Jan. 21 (Bloomberg) -- The risk of European companies defaulting soared to a record on concern credit ratings cuts at bond insurers Ambac Financial Group Inc. and MBIA Inc. may trigger forced asset sales and worsen credit market turmoil.
Credit-default swaps on the Markit iTraxx Europe index of 125 companies with investment-grade ratings jumped 10.25 basis points to 82.5, according to JPMorgan Chase & Co., the highest since the index started in 2004.
Ambac was stripped of its top AAA grade by Fitch Ratings on Jan. 18 after the New York-based company abandoned plans to raise new equity. Moody's Investors Service and Standard & Poor's are reviewing Ambac and MBIA, throwing doubt on the ratings of the $2.4 trillion of debt guaranteed by bond insurers and threatening forced sales by investors that are restricted to holding the highest-grade bonds.

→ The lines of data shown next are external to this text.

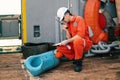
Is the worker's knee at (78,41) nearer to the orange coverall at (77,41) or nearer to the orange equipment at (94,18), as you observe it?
the orange coverall at (77,41)

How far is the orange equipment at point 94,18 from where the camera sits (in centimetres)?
397

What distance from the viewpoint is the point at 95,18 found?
398cm

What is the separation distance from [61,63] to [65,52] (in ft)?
1.04

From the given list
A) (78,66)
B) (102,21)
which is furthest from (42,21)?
(78,66)

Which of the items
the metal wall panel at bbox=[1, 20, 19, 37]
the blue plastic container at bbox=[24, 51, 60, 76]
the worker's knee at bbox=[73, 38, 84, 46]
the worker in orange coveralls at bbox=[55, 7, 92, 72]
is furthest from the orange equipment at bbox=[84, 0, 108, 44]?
the metal wall panel at bbox=[1, 20, 19, 37]

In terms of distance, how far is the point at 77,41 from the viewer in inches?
128

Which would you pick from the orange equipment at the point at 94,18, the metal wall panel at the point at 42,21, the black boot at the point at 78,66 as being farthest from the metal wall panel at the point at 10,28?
the black boot at the point at 78,66

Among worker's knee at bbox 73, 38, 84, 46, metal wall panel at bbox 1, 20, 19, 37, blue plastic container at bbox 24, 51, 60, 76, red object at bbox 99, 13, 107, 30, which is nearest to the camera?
blue plastic container at bbox 24, 51, 60, 76

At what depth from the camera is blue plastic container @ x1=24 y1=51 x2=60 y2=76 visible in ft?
10.1

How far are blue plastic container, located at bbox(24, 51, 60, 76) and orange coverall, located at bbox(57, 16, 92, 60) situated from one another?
187 millimetres

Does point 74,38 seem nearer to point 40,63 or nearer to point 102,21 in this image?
point 40,63

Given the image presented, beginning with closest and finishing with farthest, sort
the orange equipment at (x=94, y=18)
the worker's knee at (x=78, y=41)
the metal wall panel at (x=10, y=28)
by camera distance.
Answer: the worker's knee at (x=78, y=41), the orange equipment at (x=94, y=18), the metal wall panel at (x=10, y=28)

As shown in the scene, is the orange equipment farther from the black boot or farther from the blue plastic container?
the blue plastic container

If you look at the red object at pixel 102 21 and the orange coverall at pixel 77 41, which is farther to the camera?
the red object at pixel 102 21
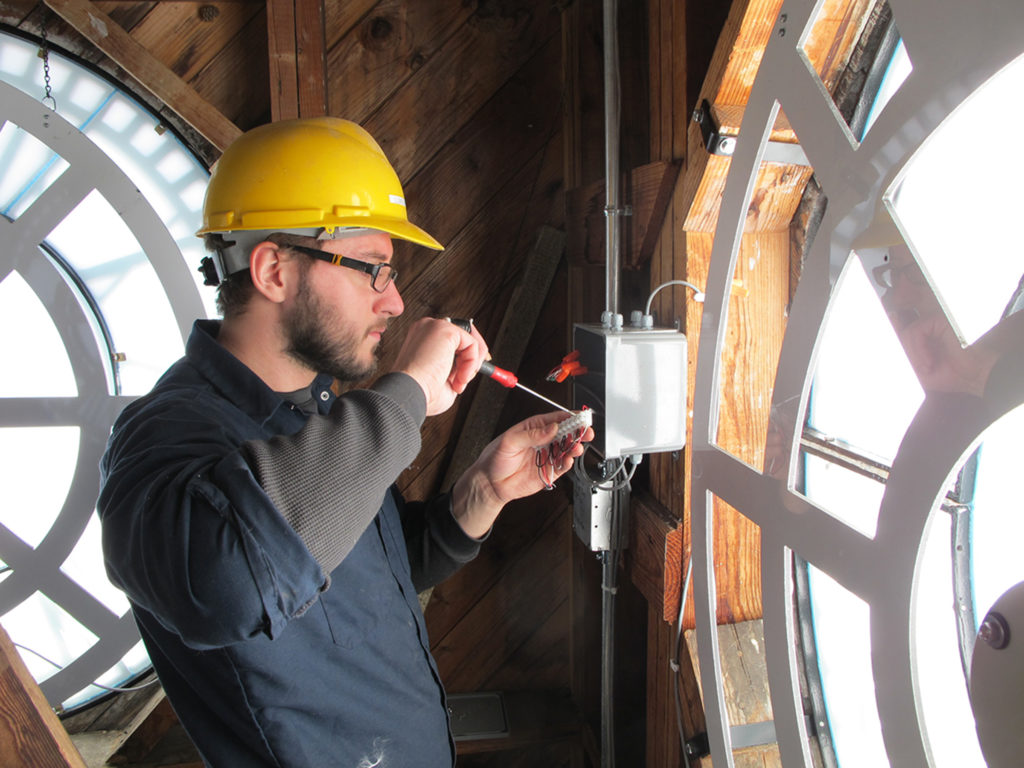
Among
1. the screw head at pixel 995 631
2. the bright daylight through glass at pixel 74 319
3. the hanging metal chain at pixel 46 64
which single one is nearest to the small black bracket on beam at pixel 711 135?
the screw head at pixel 995 631

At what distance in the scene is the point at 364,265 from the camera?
927 mm

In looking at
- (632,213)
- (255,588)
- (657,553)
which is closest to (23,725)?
(255,588)

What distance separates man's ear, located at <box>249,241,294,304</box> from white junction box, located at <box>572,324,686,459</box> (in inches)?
19.0

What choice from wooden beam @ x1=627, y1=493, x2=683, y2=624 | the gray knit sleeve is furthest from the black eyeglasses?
wooden beam @ x1=627, y1=493, x2=683, y2=624

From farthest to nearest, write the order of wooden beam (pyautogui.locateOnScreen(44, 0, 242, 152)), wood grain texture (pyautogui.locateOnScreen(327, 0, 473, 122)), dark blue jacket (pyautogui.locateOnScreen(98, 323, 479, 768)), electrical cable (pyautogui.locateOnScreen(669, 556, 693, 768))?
wood grain texture (pyautogui.locateOnScreen(327, 0, 473, 122)), wooden beam (pyautogui.locateOnScreen(44, 0, 242, 152)), electrical cable (pyautogui.locateOnScreen(669, 556, 693, 768)), dark blue jacket (pyautogui.locateOnScreen(98, 323, 479, 768))

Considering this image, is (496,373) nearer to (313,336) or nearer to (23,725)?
(313,336)

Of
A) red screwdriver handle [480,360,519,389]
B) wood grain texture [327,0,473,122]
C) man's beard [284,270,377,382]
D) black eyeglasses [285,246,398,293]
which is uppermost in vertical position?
wood grain texture [327,0,473,122]

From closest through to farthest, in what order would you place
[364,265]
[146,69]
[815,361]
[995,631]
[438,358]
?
[995,631]
[815,361]
[438,358]
[364,265]
[146,69]

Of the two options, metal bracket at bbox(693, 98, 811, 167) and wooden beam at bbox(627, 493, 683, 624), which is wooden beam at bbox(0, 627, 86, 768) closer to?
wooden beam at bbox(627, 493, 683, 624)

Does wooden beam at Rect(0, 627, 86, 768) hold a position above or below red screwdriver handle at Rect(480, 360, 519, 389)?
below

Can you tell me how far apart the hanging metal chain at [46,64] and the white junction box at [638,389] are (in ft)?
4.88

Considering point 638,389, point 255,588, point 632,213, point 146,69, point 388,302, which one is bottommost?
point 255,588

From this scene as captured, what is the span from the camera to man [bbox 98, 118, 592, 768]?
0.59m

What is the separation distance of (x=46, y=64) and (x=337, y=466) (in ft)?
5.07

``The major risk for credit markets remains forced selling on the back of downgrades of the insurers,'' said Jochen Felsenheimer, the Munich-based head of credit derivatives research at UniCredit SpA, Italy's biggest bank. ``The problem right now is there seems no way out.''
Credit-default swaps are financial instruments based on bonds and loans that are used to speculate on a company's ability to repay debt. They pay the buyer face value in exchange for the underlying securities or the cash equivalent should a borrower fail to adhere to its debt agreements. A rise indicates deterioration in the perception of credit quality; a decline, the opposite.